From the Archive: Does Interviewing Measure Sight Reading?

Often candidates are better able to control an interview than is the interviewer.
Often candidates are better able to control an interview than is the interviewer.

With today’s emphasis on the importance of proper selection of “talent” it is important to train managers on interviewing skills. This post shows that often interviewees will be more capable in the interview. 
If you don’t play music you may not know what sight reading is, as I didn’t. Seth Godin wrote a short blog post called Sight Reading, where he relates that when he was young he did not practice his music lessons. He said “I was so good at sight reading that while I was truly mediocre at the clarinet, I was way better than anyone who had never practiced had any right to be.” He thinks that “We often test sight reading skills, particularly in job interviews. In that highly-charged encounter, we test the applicant’s ability to think on her feet.” This made me wonder does interviewing measure sight reading?

My Experience

Given that over 30 years of HR, with heavy recruitment experience, I have interviewed thousands of applicants. I have also been certified in interview training.

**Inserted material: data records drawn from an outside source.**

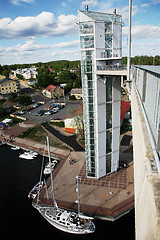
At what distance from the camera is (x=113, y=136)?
701 inches

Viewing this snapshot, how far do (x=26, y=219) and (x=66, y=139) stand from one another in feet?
49.9

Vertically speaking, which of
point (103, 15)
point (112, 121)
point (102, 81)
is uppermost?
point (103, 15)

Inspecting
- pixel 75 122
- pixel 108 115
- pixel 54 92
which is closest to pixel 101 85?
pixel 108 115

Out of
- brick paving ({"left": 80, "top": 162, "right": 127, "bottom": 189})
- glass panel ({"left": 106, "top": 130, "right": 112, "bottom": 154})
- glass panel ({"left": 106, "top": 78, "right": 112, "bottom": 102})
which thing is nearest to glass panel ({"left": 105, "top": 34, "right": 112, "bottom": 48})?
glass panel ({"left": 106, "top": 78, "right": 112, "bottom": 102})

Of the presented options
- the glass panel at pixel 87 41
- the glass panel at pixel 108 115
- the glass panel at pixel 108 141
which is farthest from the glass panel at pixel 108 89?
the glass panel at pixel 108 141

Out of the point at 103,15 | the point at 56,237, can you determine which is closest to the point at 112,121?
the point at 103,15

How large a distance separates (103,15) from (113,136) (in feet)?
37.7

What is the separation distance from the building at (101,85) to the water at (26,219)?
5190 millimetres

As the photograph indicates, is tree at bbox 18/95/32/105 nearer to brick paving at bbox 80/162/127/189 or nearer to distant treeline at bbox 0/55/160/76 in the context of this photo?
distant treeline at bbox 0/55/160/76

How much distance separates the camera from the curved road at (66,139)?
26747 mm

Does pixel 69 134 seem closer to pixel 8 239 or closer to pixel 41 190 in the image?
pixel 41 190

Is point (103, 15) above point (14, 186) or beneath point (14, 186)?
above

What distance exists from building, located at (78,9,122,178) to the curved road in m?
8.24

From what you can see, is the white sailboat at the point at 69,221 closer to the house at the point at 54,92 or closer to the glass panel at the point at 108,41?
the glass panel at the point at 108,41
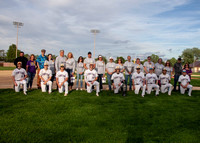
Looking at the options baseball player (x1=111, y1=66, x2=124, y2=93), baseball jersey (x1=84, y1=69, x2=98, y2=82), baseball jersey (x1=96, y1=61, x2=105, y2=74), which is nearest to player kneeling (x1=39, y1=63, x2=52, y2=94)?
baseball jersey (x1=84, y1=69, x2=98, y2=82)

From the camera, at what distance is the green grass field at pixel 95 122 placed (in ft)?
12.5

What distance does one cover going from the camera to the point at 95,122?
4727mm

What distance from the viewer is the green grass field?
381cm

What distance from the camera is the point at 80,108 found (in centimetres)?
604

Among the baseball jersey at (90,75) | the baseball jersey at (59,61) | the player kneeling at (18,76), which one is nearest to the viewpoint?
the player kneeling at (18,76)

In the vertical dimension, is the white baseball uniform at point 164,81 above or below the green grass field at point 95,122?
above

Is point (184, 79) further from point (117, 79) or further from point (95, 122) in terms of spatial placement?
point (95, 122)

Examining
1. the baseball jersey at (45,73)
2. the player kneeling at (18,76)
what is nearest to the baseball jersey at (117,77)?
the baseball jersey at (45,73)

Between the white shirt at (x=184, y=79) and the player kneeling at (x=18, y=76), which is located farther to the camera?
the white shirt at (x=184, y=79)

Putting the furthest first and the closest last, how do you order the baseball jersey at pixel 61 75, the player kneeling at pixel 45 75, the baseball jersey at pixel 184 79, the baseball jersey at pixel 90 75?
the baseball jersey at pixel 184 79 → the baseball jersey at pixel 90 75 → the player kneeling at pixel 45 75 → the baseball jersey at pixel 61 75

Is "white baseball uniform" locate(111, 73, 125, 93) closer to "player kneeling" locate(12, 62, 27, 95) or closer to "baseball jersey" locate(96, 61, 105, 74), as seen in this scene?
"baseball jersey" locate(96, 61, 105, 74)

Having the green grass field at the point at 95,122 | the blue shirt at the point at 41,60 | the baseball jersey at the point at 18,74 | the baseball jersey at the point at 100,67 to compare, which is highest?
the blue shirt at the point at 41,60

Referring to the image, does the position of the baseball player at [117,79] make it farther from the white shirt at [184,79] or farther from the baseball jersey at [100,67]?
the white shirt at [184,79]

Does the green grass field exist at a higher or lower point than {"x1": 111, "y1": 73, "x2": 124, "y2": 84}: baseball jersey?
lower
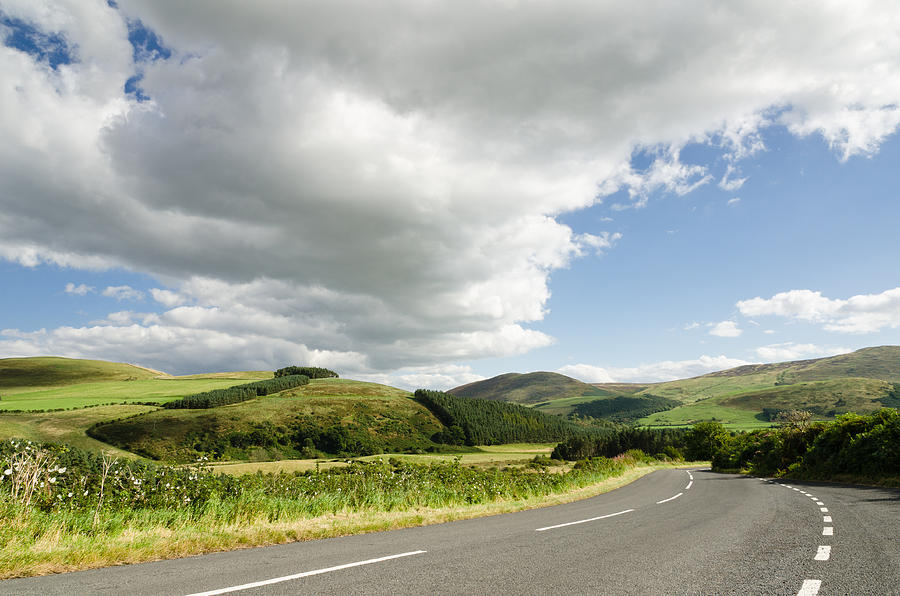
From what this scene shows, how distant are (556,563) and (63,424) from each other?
565 ft

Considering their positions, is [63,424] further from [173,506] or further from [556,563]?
[556,563]

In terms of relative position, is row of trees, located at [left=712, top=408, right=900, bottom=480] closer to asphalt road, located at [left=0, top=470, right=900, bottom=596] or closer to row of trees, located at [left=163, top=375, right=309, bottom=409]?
asphalt road, located at [left=0, top=470, right=900, bottom=596]

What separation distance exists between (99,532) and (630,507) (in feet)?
51.2

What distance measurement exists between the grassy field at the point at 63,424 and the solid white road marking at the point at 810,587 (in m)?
140

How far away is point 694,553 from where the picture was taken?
8.26m

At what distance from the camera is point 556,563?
7.45 m

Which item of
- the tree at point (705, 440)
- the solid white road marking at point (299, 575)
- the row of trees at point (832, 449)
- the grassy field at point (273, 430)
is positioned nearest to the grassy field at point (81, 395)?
the grassy field at point (273, 430)

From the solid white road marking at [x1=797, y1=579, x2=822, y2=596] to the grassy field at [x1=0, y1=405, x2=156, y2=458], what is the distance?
140 m

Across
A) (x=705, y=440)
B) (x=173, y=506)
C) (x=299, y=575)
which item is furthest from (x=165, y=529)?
(x=705, y=440)

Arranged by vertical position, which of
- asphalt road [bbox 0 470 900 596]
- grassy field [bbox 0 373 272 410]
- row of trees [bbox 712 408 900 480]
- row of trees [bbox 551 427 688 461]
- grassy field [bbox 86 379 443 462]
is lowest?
row of trees [bbox 551 427 688 461]

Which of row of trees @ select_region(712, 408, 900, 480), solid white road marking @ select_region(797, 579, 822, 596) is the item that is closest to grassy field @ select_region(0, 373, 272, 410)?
row of trees @ select_region(712, 408, 900, 480)

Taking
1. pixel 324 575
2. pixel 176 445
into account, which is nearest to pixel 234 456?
pixel 176 445

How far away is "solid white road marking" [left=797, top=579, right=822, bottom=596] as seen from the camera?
18.6ft

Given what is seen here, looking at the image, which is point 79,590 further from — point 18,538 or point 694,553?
point 694,553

So I have sliced and diced the interview process. I interview people based upon the skills sets needed for the job. I have particular questions that are generally predetermined prior to the interview. I like to think that I do make someone think on their feet because they are not prepared for my questions. But at the same time I think I can make a determination on whether a skill set exists or not. As a result I can determine if someone is “sight reading.”
But without that experience, without training in interviewing, an applicant that can “sight read”, that means they think well on their feet, and can often convince an inexperienced interviewer that they are the proper candidate. It is important to remember that candidates who have been in the job search for any period of time often have more experience in the interview process. They have practiced their answers and they may be more comfortable in the process. So to keep the applicant from getting the upper hand in the interview process it is important to train your managers.
As Godin says measuring someone’s ability to think on their feet is good, as long as that is something you need for the job, otherwise it is irrelevant. So teach your managers to interview properly, legally and effectively.